E anche nelle pensioni si assiste alle pensioni da fame, circa 540 euro al mese per circa 6.000.000 di pensionati e poi circa 450.000 pensionati che percepiscono più di 5.000 euro mensili e fra questi ex parlamentari, boiardi di Stato e privilegiati vari che conteggiano più pensioni fino a oltre 1000 euro al giorno.

Altro che i poveri straccioni da 540 euro al mese.

Divari stratosferici fra pochi ricchissimi e tanti poverissimi.

E non parliamo dei giovani di oggi che molto probabilmente con una vita da precari rischiano di non avere mai alcuna pensione. 

Una spesa pensionistica che oramai ha superato quello che l'INPS incassa dai lavoratori che versano i contributi.

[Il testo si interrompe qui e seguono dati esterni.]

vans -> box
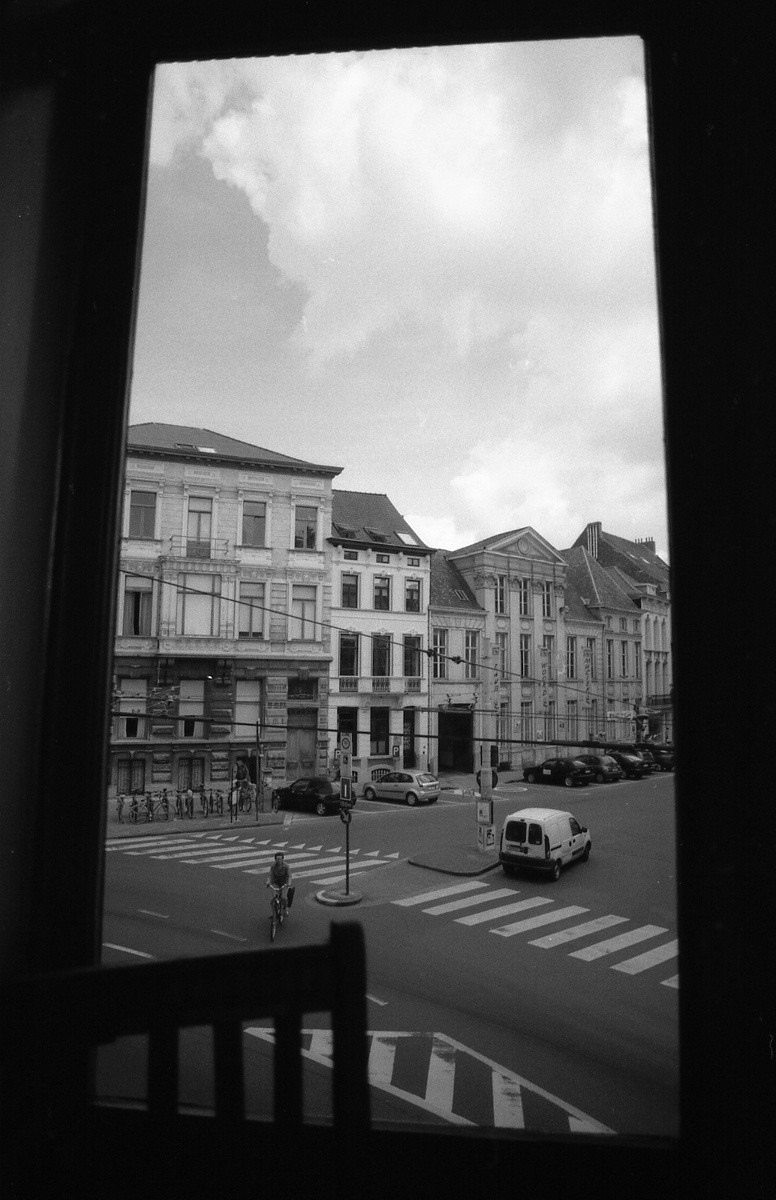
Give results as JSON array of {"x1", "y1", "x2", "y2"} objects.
[{"x1": 498, "y1": 807, "x2": 592, "y2": 883}]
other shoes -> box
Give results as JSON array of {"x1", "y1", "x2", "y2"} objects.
[
  {"x1": 269, "y1": 914, "x2": 273, "y2": 919},
  {"x1": 284, "y1": 909, "x2": 289, "y2": 917}
]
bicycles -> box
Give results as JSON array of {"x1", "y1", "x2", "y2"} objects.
[
  {"x1": 115, "y1": 777, "x2": 254, "y2": 826},
  {"x1": 263, "y1": 882, "x2": 295, "y2": 943}
]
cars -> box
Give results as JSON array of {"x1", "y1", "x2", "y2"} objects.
[
  {"x1": 605, "y1": 750, "x2": 652, "y2": 780},
  {"x1": 627, "y1": 747, "x2": 675, "y2": 773},
  {"x1": 271, "y1": 774, "x2": 357, "y2": 816},
  {"x1": 522, "y1": 757, "x2": 596, "y2": 788},
  {"x1": 574, "y1": 753, "x2": 625, "y2": 784},
  {"x1": 361, "y1": 768, "x2": 442, "y2": 806}
]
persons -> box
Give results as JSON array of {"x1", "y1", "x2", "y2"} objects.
[
  {"x1": 232, "y1": 759, "x2": 250, "y2": 805},
  {"x1": 265, "y1": 853, "x2": 292, "y2": 918}
]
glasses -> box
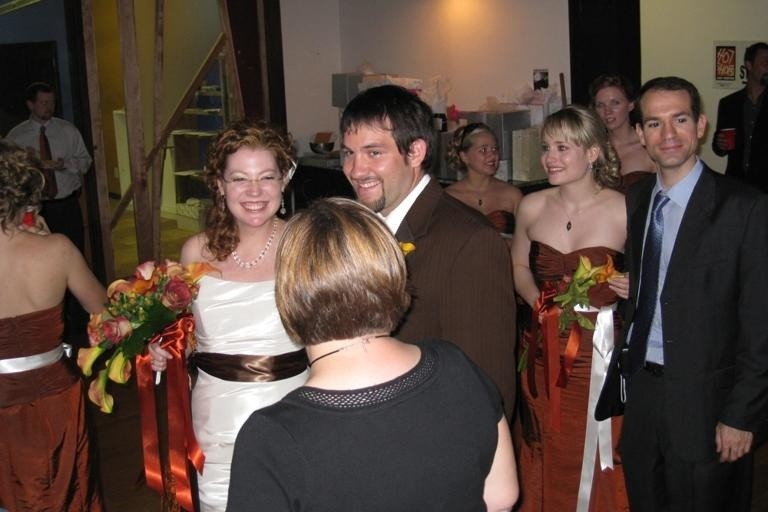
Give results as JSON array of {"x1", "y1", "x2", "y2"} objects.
[{"x1": 221, "y1": 172, "x2": 283, "y2": 187}]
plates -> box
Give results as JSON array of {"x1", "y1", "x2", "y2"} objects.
[{"x1": 40, "y1": 167, "x2": 54, "y2": 169}]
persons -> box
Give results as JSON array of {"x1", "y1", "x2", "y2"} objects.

I 26.000.000 di italiani che lavorano, fra precari e stipendi da fame, versano di meno di quanto l'INPS paga per i pensionati.

Ed ogni anno che passa tale divario aumenta.

Chissà se un giorno, quando l'INPS, dichiarerà bancarotta gli italiani si ribelleranno alla classe politica che continua ad affamarli.

Probabilmente non si ribellerà nessuno. Anzi,

Più la povertà aumenta e più aumenta il servilismo verso il potere.

Un paese destinato ad un futuro sempre più incerto.

Un Paese in declino che morirà sulla corruzione e sulla perdita di ogni valore, dell'etica e della morale.

Una strada che appare ad oggi senza ritorno.